Consider this simple program:
#include <stdio.h>
#include <stdlib.h>
#include <stdint.h>
int main(int argc, char **argv)
{
uint16_t val1;
uint16_t val2;
uint32_t result;
val1 = 40000;
val2 = 50000;
result = val1 + val2;
printf ("%u + %u = %u\n", val1, val2, result);
return EXIT_SUCCESS;
}
What will it print?
On my Windows PC, I see the following:
40000 + 50000 = 90000
…but if I convert the printf() and run the same code on an Arduino:
void setup() {
// put your setup code here, to run once:
Serial.begin(9600);
uint16_t val1;
uint16_t val2;
uint32_t result;
val1 = 40000;
val2 = 50000;
result = val1 + val2;
//printf ("%u + %u = %u\n", val1, val2, result);
Serial.print(val1);
Serial.print(" + ");
Serial.print(val2);
Serial.print(" = ");
Serial.println(result);
}
void loop() {
// put your main code here, to run repeatedly:
}This gives me:
40000 + 50000 = 24464
…and this was the source of a bug I introduced and fixed at my day job recently.
Tha’s wrong, int’it?
I tend to write alot of code using the GCC compiler since I can work out and test the logic much quicker than repeatedly building and uploading to our target hardware. Because of that, I had “fully working” code that was incorrect for our 16-bit PIC24 processor.
In this case, the addition of “val1 + val2” is being done using native integer types. On the PC, those are 32-bit values. On the PIC24 (and Arduino, shown above), they are 16-bit values.
A 16-bit value can represent 65536 values in the range of 0-65535. If you were to have a value of 65535 and add 1 to it, on a 16-bit variable it would roll over and the result would be 0. In my example, 40000 + 50000 was rolling over 65535 and producing 24464 (which is 90000 – 65536).
You can see this happen using the Windows calculator. By default, it uses DWORD (double word – 32-bit) values. You can do the addition just fine:
You see that 40,000 + 50,000 results in 90,000, which is 0x15F90 in hex. That 0x1xxxx at the start is the rollover. If you switch the calculator in to WORD mode you see it gets truncated and the 0x1xxxx at the start goes away, leaving the 16-bit result:
Can we fix it?

(Entries on spatial positioning)
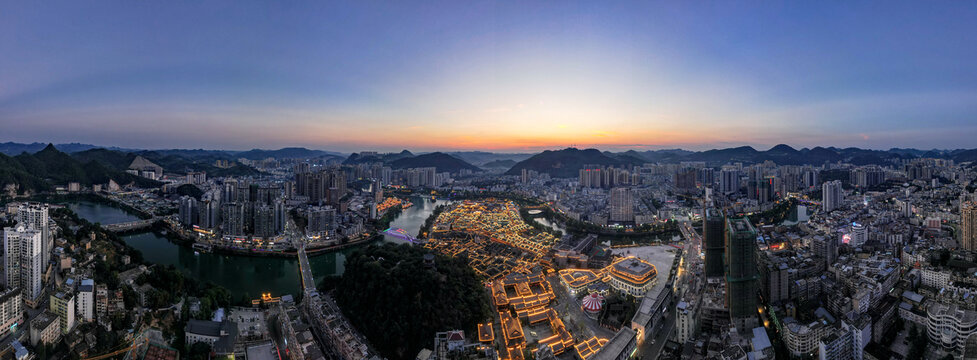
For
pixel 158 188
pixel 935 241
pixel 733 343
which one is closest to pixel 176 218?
pixel 158 188

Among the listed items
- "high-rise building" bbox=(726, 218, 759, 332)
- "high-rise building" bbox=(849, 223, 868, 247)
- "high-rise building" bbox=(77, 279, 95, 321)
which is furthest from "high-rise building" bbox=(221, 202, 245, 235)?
"high-rise building" bbox=(849, 223, 868, 247)

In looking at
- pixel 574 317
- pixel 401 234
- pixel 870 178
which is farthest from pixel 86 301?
pixel 870 178

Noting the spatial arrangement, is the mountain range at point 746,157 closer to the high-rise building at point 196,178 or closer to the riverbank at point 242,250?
the high-rise building at point 196,178

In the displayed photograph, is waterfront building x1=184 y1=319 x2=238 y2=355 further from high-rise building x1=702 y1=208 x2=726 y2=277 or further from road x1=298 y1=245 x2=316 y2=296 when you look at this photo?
high-rise building x1=702 y1=208 x2=726 y2=277

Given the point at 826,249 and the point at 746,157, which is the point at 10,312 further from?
the point at 746,157

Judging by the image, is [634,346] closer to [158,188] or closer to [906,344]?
[906,344]
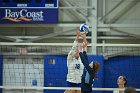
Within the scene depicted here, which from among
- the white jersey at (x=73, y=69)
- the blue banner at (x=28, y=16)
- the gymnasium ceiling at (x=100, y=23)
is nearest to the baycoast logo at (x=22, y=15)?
the blue banner at (x=28, y=16)

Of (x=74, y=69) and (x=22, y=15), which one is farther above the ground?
(x=22, y=15)

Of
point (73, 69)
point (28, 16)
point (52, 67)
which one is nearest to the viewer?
point (73, 69)

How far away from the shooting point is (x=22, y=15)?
14062 mm

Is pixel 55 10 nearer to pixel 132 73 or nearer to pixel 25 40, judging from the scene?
pixel 25 40

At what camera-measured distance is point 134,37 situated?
14141 millimetres

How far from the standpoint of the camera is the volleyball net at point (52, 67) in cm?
1325

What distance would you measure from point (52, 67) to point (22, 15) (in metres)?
1.89

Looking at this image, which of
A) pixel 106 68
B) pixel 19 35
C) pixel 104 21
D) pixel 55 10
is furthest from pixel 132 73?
pixel 19 35

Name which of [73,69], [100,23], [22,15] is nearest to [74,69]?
[73,69]

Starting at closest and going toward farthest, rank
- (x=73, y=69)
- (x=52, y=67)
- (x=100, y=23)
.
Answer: (x=73, y=69) → (x=52, y=67) → (x=100, y=23)

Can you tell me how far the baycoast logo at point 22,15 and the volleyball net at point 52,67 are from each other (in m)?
0.92

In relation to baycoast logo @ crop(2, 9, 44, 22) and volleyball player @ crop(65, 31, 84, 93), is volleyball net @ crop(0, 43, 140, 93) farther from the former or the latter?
volleyball player @ crop(65, 31, 84, 93)

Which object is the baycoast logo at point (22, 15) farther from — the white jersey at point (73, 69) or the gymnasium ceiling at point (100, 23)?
the white jersey at point (73, 69)

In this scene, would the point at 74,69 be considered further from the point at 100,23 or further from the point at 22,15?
the point at 22,15
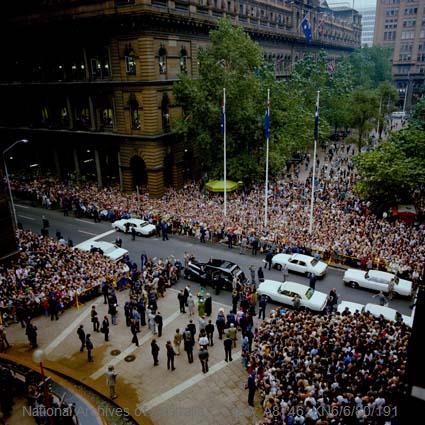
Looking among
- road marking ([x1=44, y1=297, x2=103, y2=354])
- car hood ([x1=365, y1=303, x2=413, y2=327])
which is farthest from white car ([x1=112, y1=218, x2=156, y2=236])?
car hood ([x1=365, y1=303, x2=413, y2=327])

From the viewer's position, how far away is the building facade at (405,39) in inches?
3917

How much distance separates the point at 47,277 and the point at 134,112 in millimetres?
20026

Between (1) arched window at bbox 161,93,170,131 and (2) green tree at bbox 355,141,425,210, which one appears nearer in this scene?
(2) green tree at bbox 355,141,425,210


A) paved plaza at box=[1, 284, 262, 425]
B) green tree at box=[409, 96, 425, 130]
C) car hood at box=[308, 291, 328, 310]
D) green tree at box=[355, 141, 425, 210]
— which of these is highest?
green tree at box=[409, 96, 425, 130]

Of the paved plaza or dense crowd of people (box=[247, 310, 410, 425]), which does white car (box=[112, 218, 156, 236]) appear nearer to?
the paved plaza

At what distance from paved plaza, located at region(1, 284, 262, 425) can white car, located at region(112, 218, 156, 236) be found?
10.4 m

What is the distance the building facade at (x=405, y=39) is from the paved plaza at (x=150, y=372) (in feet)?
328

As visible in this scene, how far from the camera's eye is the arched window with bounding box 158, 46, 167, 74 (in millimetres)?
37000


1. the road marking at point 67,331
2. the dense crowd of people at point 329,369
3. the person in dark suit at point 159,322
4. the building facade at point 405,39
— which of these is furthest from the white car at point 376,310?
the building facade at point 405,39

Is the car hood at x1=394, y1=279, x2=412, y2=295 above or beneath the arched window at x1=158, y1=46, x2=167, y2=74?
beneath

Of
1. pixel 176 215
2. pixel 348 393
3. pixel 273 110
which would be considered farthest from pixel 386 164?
pixel 348 393

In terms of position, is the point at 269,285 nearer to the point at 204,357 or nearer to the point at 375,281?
the point at 375,281

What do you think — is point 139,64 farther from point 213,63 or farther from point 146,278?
point 146,278

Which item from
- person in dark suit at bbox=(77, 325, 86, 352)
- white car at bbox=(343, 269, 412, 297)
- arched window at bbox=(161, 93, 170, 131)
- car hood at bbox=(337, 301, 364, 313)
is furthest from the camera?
arched window at bbox=(161, 93, 170, 131)
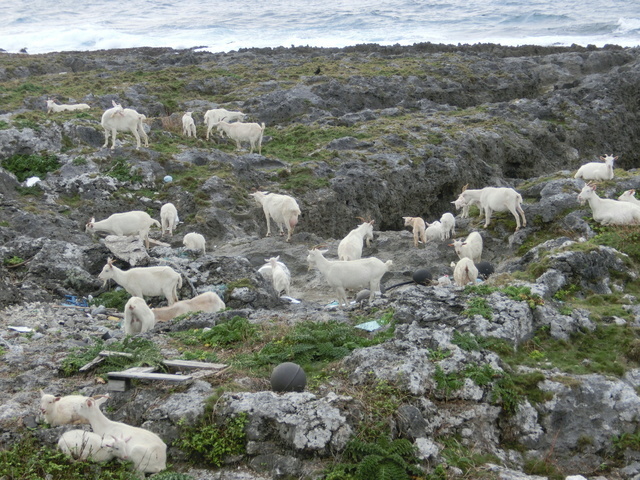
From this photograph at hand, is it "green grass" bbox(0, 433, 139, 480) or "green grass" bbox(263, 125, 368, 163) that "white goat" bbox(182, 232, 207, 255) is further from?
"green grass" bbox(0, 433, 139, 480)

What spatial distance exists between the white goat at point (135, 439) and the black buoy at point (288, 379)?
1.54 metres

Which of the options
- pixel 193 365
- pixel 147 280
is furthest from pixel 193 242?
pixel 193 365

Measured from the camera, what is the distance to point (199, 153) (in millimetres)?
27328

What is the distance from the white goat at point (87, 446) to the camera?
7035 millimetres

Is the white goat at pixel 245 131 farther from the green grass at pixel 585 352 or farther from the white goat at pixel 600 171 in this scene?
the green grass at pixel 585 352

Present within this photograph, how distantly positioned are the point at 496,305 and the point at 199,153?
19.4m

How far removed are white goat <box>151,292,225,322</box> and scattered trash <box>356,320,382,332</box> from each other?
3.52m

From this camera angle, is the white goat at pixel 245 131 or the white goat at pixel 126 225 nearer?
the white goat at pixel 126 225

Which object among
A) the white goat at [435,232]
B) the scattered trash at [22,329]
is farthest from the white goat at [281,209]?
the scattered trash at [22,329]

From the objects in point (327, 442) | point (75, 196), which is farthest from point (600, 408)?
point (75, 196)

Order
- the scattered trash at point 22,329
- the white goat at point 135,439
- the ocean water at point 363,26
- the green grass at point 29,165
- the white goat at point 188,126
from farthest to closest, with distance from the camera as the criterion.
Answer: the ocean water at point 363,26 → the white goat at point 188,126 → the green grass at point 29,165 → the scattered trash at point 22,329 → the white goat at point 135,439

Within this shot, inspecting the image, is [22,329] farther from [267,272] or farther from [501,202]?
[501,202]

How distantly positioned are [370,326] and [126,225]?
10191 mm

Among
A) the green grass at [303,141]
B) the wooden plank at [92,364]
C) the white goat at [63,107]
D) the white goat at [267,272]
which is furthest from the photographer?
the white goat at [63,107]
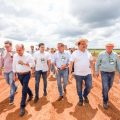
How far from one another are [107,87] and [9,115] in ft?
10.4

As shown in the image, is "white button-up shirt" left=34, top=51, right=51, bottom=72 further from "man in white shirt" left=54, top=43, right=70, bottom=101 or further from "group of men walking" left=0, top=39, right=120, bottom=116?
"group of men walking" left=0, top=39, right=120, bottom=116

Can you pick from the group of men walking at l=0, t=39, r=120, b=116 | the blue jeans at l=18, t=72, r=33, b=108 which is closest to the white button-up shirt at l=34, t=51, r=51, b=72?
the group of men walking at l=0, t=39, r=120, b=116

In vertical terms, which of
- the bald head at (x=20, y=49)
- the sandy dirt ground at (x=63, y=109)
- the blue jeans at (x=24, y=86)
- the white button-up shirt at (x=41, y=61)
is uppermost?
the bald head at (x=20, y=49)

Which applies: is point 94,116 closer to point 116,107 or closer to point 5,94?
point 116,107

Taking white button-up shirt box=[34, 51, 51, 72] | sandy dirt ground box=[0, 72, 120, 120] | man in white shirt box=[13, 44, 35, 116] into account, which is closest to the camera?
sandy dirt ground box=[0, 72, 120, 120]

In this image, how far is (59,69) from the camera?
28.9 feet

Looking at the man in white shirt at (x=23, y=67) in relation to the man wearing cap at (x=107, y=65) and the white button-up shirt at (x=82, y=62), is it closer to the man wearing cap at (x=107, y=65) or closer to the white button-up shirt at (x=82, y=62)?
the white button-up shirt at (x=82, y=62)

Task statement:
Answer these questions about the text on 16-bit addition:
1. What sum does the Arduino version print for 40000 + 50000?
2. Which processor was the "fully working" code incorrect for?
3. What is 90,000 written in hex?

Result for this task:
1. 24464
2. The 16-bit PIC24 processor
3. 0x15F90